The user’s data must be processed in a transparent way with respect to each user privacy and freedom of expression. What is more, platforms should provide users with visible options to access trustworthy news and create a user-friendly environment providing the opportunity to connect with trusted fact-checking sources.

With regards to the issue, Sir Julian King, the European commissioner for security, expressed his concern on how social media can function during political campaigns. More specifically, the European commissioner wrote a letter to Mariya Gabriel, European Commissioner for Digital Economy and Society, on March 19 according to the Financial Times: “The psychometric targeting activities such as those of Cambridge Analytica, a data analysis company, are just a preview of the profoundly disturbing effects such disinformation could have on the functioning of liberal democracies. It is clear that the cyber-security threat we are facing is changing from one primarily targeting systems to one that is also increasingly about deploying cyber means to manipulate behaviour, deepen societal divides, subvert our democratic systems and raise questions about our democratic institutions”.

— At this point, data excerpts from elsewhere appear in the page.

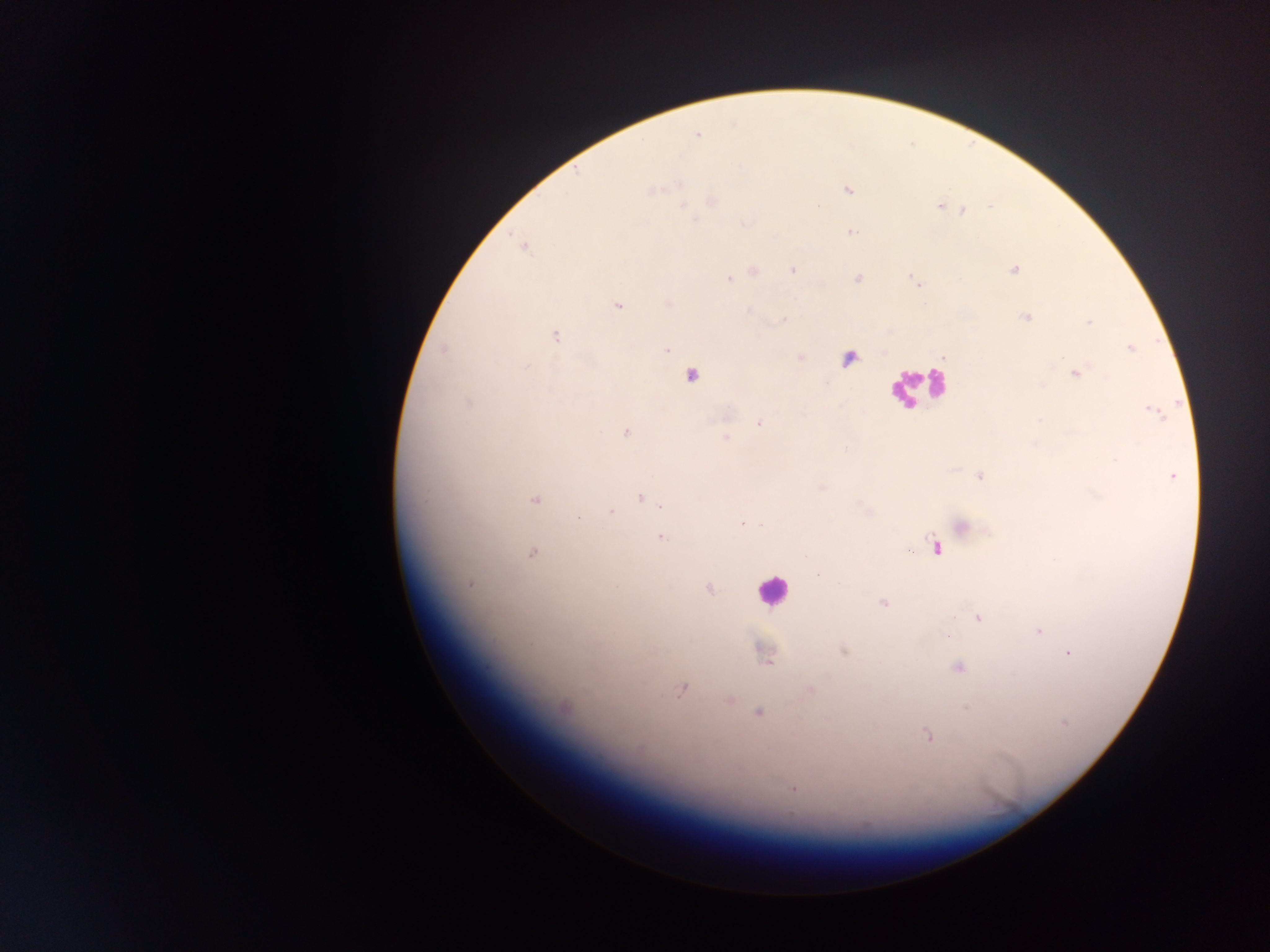

Approximate centers as [x, y] in pixels.
Leukocytes: [915, 385], [771, 590].

Summary:
  - Malaria parasite locations: [697, 135], [653, 190], [848, 190], [713, 202], [938, 206], [684, 207], [963, 211], [851, 231], [524, 246], [793, 270], [1014, 270], [753, 271], [858, 278], [729, 279], [618, 305], [749, 311], [1027, 317], [783, 319], [1089, 322], [556, 336], [1130, 349], [442, 350], [667, 350], [801, 357], [527, 366], [1077, 373], [691, 376], [468, 402], [1155, 412], [759, 423], [625, 433], [726, 438], [981, 476], [1173, 477], [640, 498], [535, 500], [662, 506], [610, 512], [578, 518], [742, 524], [962, 526], [662, 538], [935, 547], [908, 551], [532, 553], [469, 585], [708, 589], [884, 604], [978, 619], [1039, 631], [844, 650], [1068, 653], [766, 657], [957, 668], [682, 689], [810, 690], [730, 700], [563, 708], [759, 712], [1064, 723], [928, 735], [793, 788]
  - Preparation: thick blood film
  - Image size: 1270×952 pixels
  - Country: Ghana
  - Field of view: single
  - Capture: mobile-phone photograph through a microscope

The HLEG has suggested that this Code should be self-regulated in the short and medium- run and all shareholders including online platforms, news media organisations, journalists, fact-checkers, independent content creators and the advertising industry have to comply with the principles, roles and responsibilities of the Code.

Education is a key factor

But who can decide on the way media work and judge them at the end of the day? The only one who should criticize media must be the reader and it should be up to him to decide and distinguish among “fake” and “non-fake” news.  According to critics, this work faces the risk of undermining freedom of expression and publishers’ rights.

A group of lawyers complained to the EU ombudsman last week saying that: “The EU Disinformation Review seeks to control the right to freedom of expression by labelling publishers as disinformation outlets and their content as disinformation, creating a chilling effect on the work of journalists that is central to democracy”. Furthermore, the group mentioned that the EU cannot decide whether a publication is producing disinformation as it does not have a clear and reliable approach.

Instead, more attention should be paid to the educational system enhancement provided to the EU citizens in order to be able to understand false or inaccurate information which is meant to harm and mislead them intentionally. Thus, people should be in the position of evaluating the accuracy of the information in a more efficient way while freedom of speech would not be violated.